Crack open a bottle and a book
Reading about craft beer is lots of fun, even if the landscape is littered with a lot of bad content. If you can ignore the Instagram influencers who rave about beer with off flavors in blogs, and consume enthusiast websites with the understanding that they’re just there to pump up hyped breweries, you’re in okay shape. But there’s a better way! You should divert your attention to the reporters still putting in work to ‘craft’ tales worth telling.
507 gathered a list of good beer reads a year ago, but since then, two excellent books on suds have been released: “Barrel-Aged Stout and Selling Out,” and “The Widmer Way.” In the fast-paced world of hot takes and blog after blog, there’s nothing like sitting down with a good book. Take one of these along on your next solo brewery visit!

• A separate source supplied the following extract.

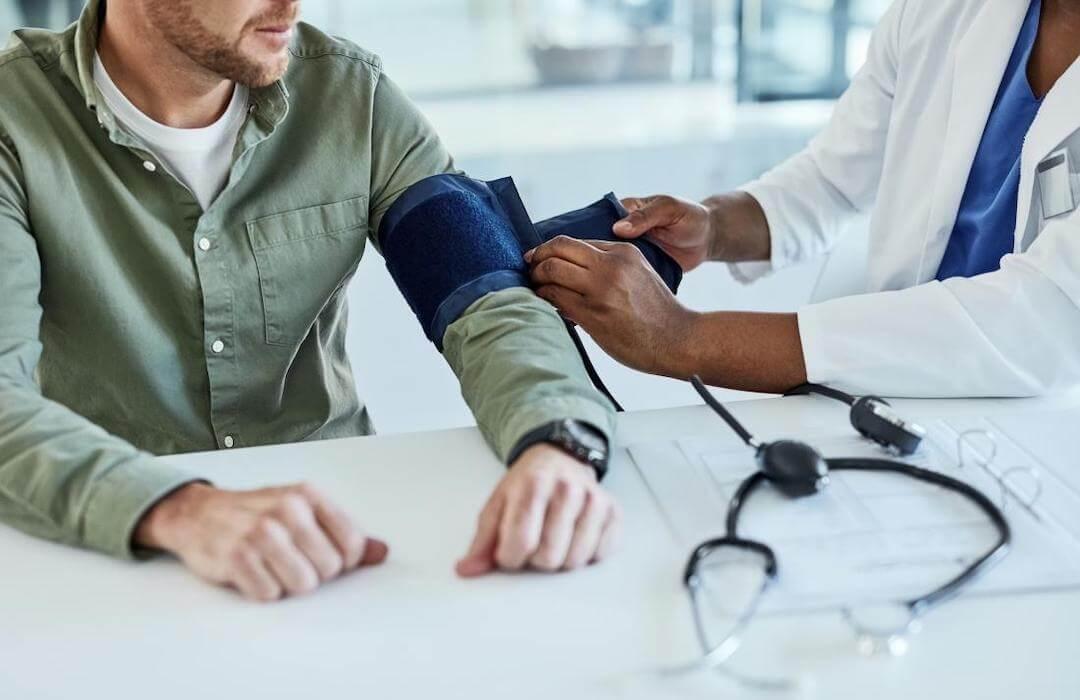 Magas vérnyomás is állhat a férfi meddőség hátterében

“Barrel-Aged Stout and Selling Out”
Chicago Tribune reporter Josh Noel knows Goose Island, the subject of his book. Beer is his beat, after all, and Goose Island is and was one of the most recognizable breweries in the world. And it also sold out to Anheuser-Busch. While the tale weaves in and around the sale, the picture painted isn’t so black-and-white. While many craft breweries and fans don’t like a brewery selling out, many of them still buy Goose Island’s Bourbon County Brand Stout every year on Black Friday. That beer – considered the first barrel-aged beer in America – is a big reason the Chicago brewery’s fame rose. The dynamic between John and Greg Hall, father and son, founder and brewmaster, is interesting enough on its own. The dichotomy between the two – John was more of a businessman, whereas Greg really cared more about the actual beer – is fascinating and sad, throughout. This is the type of book you get when someone absolutely owns their beat, is a good newspaper reporter, and knows how to weave a tale worth telling.
“The Widmer Way”
Jeff Alworth will be a name people know if they’ve ever looked into top-tier books on beer. His latest is different in that he tells the story of two brothers who kickstarted Portland’s craft beer scene. Widmer Brothers is known for its hefeweizen (much like New Glarus’ Dancing Man). Before all of that, the brewery was just an idea at a time when the nation had just 90 breweries. Brothers Rob and Kurt Widmer have legendary status in Portland, but it is amazing they were even able to start a brewery. The brothers his story is centered on did things the right way. While some brewers nowadays might dump a bad batch of beer, especially a first one, Widmer dumped 10 batches of an altbier until they got it right. Oh, and wouldn’t you know it, but Anheuser-Busch also makes an appearance in this book. By the end of the book, Alworth hits home a valid point: craft beer would exist without the Widmers, but their contribution has been a good one that has shaped the industry. Alworth has great reporting chops and has lived in Portland for years, giving him an intimacy with the beer scene many writers lack.